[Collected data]
■ ■ ■ ■

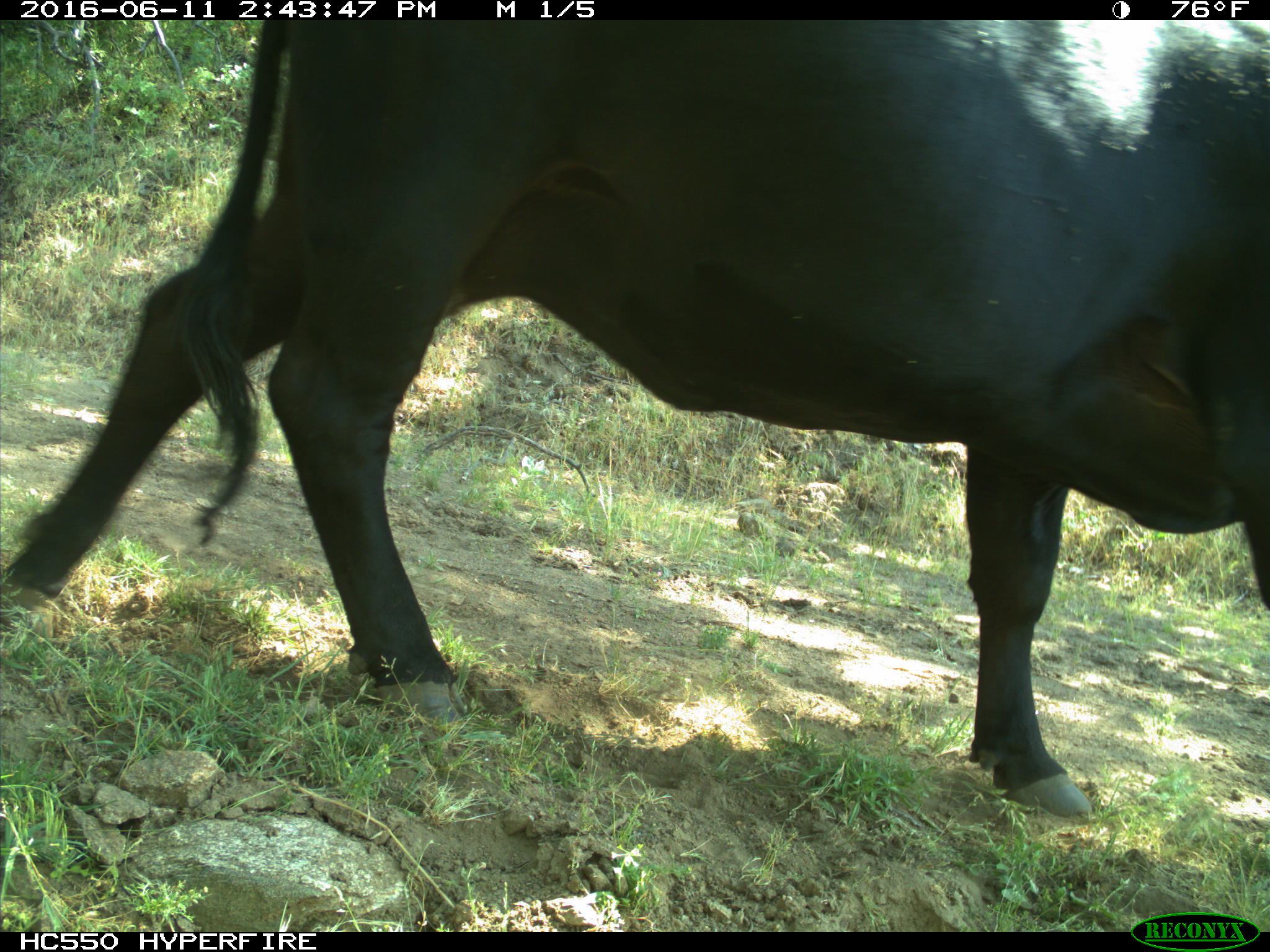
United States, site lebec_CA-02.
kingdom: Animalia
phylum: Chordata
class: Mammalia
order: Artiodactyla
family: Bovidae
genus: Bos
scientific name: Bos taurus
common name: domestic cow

■ ■ ■ ■

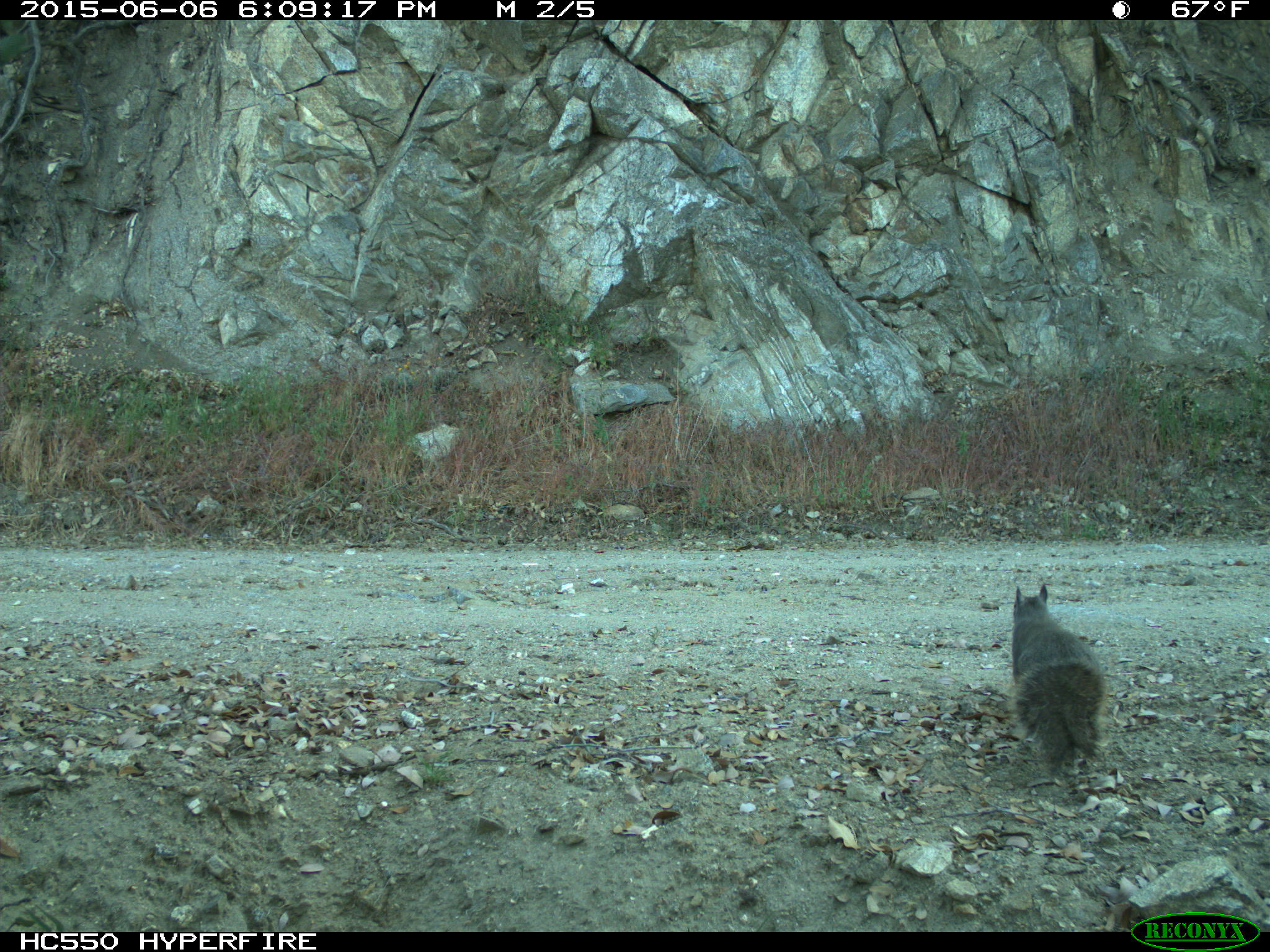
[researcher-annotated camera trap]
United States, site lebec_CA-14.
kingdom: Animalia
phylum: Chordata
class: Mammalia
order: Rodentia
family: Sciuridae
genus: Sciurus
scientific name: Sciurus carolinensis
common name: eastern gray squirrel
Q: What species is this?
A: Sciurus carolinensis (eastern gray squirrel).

■ ■ ■ ■

▸ **What needs to be done**
For the string "site", count the lines of the entries above that include it; answer with the number only.

▸ **Output for this task**
2